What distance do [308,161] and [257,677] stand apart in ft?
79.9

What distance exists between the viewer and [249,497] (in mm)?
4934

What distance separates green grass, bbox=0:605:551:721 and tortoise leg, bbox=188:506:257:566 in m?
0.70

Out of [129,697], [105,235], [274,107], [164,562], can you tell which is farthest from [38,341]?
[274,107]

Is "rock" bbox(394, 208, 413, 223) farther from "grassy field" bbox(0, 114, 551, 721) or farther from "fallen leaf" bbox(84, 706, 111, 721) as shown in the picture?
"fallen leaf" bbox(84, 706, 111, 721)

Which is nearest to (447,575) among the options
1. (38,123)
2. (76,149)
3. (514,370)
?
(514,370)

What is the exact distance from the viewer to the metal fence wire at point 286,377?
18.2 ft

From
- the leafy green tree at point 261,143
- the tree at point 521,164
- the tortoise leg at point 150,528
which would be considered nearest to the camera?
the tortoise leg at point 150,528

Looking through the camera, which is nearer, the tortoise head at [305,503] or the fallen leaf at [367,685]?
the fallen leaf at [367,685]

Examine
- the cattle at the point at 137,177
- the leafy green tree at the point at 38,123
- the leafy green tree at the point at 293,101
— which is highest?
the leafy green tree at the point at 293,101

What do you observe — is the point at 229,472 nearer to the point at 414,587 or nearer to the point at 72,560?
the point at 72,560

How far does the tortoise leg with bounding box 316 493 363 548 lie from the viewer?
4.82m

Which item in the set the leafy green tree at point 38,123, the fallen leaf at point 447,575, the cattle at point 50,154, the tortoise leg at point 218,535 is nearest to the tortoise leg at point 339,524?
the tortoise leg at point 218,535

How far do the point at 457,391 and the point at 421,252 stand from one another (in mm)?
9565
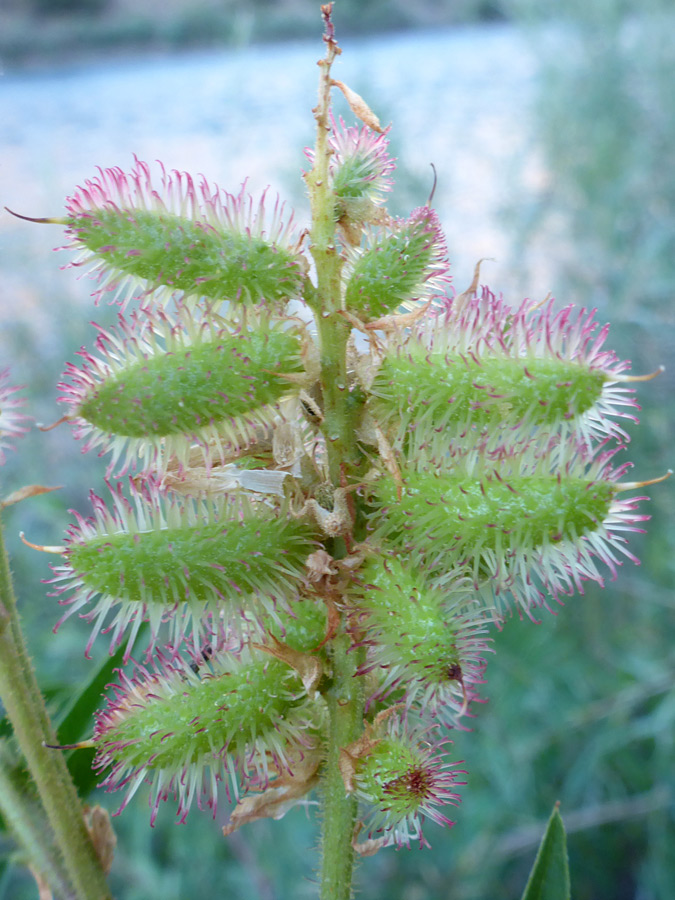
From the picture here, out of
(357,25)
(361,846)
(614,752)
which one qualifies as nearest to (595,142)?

☆ ☆ ☆ ☆ ☆

_TASK TO CARRY OUT_
Copy out the items verbatim, starting at the line that contains "Which is nearest" and running through to the end of the items, with both ends included. Leave the pictures out of your answer.

_WRITTEN SOLUTION_
Which is nearest to (447,575) among the options
1. (38,123)
2. (76,149)
3. (514,370)
?
(514,370)

What is the exact distance from the viewer to the metal fence wire at point 286,377?
18.2 ft

From
- the leafy green tree at point 261,143
- the tree at point 521,164
- the tortoise leg at point 150,528
which would be considered nearest to the camera?
the tortoise leg at point 150,528

Looking through the camera, which is nearer, the tortoise head at [305,503] or the fallen leaf at [367,685]?
the fallen leaf at [367,685]

Examine
- the cattle at the point at 137,177
- the leafy green tree at the point at 38,123
- the leafy green tree at the point at 293,101
— which is highest?
the leafy green tree at the point at 293,101

What do you observe — is the point at 229,472 nearer to the point at 414,587 or nearer to the point at 72,560?
the point at 72,560

How far does the tortoise leg with bounding box 316 493 363 548 lie from the viewer?
4.82m

Which item in the set the leafy green tree at point 38,123, the fallen leaf at point 447,575, the cattle at point 50,154, the tortoise leg at point 218,535 is nearest to the tortoise leg at point 339,524?
the tortoise leg at point 218,535

How far do the point at 457,391 and the point at 421,252 stand from one another (in mm)?
9565
From the picture here, out of
(357,25)
(361,846)
(614,752)
which one qualifies as nearest to (595,142)?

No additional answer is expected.